The second thing that has come to pass is that I have found a will I did not realize I possessed and have striven to unbind myself to the laws that once bound me. I have challenged the Gleeman and begun to stand for my own. During an officer's meeting of my own calling, I challenged him. Either he returns my rank to me or I would resign. He could not run HERT without me, it took me a while to realize this but it is true nonetheless.
What else could he do, pinned as he was between losing me at his side or me gaining rank? I am now Captain of HERT’s Fighting Forces. There are several that were going to leave because of the gleeman’s rule, now there are several that flock to me. It is a strange thing, though I know it is, as you would wish it to be. This is what you molded me for; this is what you shaped me to be.
I have been told that with me at the lead of HERT, or as one of the leads, the Fury may join the Elanthian Alliance. May, not certain but possible.
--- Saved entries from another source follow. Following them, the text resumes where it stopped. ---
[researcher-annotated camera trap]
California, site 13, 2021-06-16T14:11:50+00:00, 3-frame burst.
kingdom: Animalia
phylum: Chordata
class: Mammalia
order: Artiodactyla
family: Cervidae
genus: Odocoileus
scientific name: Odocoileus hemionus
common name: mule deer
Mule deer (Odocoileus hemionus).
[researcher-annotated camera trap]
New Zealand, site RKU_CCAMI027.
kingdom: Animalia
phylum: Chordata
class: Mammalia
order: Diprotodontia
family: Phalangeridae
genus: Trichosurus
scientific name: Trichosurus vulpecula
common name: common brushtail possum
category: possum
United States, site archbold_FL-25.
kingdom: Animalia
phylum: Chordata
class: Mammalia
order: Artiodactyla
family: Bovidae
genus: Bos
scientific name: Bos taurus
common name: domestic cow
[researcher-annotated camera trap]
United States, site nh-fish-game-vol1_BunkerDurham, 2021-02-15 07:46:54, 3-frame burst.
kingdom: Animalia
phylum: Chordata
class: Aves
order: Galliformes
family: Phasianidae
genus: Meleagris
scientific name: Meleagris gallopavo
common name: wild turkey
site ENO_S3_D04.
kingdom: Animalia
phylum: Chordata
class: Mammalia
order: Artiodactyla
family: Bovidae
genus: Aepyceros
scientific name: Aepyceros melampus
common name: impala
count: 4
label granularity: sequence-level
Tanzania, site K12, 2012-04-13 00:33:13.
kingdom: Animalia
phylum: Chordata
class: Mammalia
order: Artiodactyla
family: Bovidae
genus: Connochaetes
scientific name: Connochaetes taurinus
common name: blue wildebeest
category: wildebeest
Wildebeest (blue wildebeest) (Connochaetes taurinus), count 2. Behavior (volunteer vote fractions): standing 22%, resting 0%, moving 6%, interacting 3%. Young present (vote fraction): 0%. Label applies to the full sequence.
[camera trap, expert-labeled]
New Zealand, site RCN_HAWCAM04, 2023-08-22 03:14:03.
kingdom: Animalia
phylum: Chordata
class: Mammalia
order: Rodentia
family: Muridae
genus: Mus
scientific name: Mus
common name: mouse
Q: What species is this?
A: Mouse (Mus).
General Valicar trusts his troops under my leadership but not the Gleeman’s. It is all so strange to me.
The general speaks of you, speaks of how he wishes to draw you back into the Fury. I think he wishes in vain. Though I could be wrong, I often am.
I could wish that I was born in another time, of another race. I am finding that the lessons you taught are coming to me late, late because I am too human at times and too naïve. That naivety seems to be washing away like mud in a storm. I have many flaws, to name them all would be a waste of this scroll. You are more intimately aware of them than anyone I know so let me not list them but instead apologize for them.
I have failed you even as I have achieved your goals in me. You sought a kindred spirit in me, someone you could truly name as a friend and I have failed you in that. Even though our minds have touched, sharing things deep inside of us that the other could never speak. No excuse I can give word or pen to can ever take that away.
My intent with this letter was not to blather on as I have but instead to speak to you on behalf of another man.
His name is Denrit. He is a strong man, a struggling leader. When no one else would step forward. He seeks to learn, to understand. He seeks what you can give. He has asked me to teach him all that I know, but I am not the teacher that you are. No one is. I can start him on a path but only you can get him into and out of the forest.
Teach him, please. I will not beg you but I would not have another man fall beneath the will of another. I would not have another that could surpass me fall by the wayside.
Perhaps through Denrit I will be able to start on the road to forgiveness with you. It is my hope.
Sincerely,
Charna, your sister in the Lok Iluve.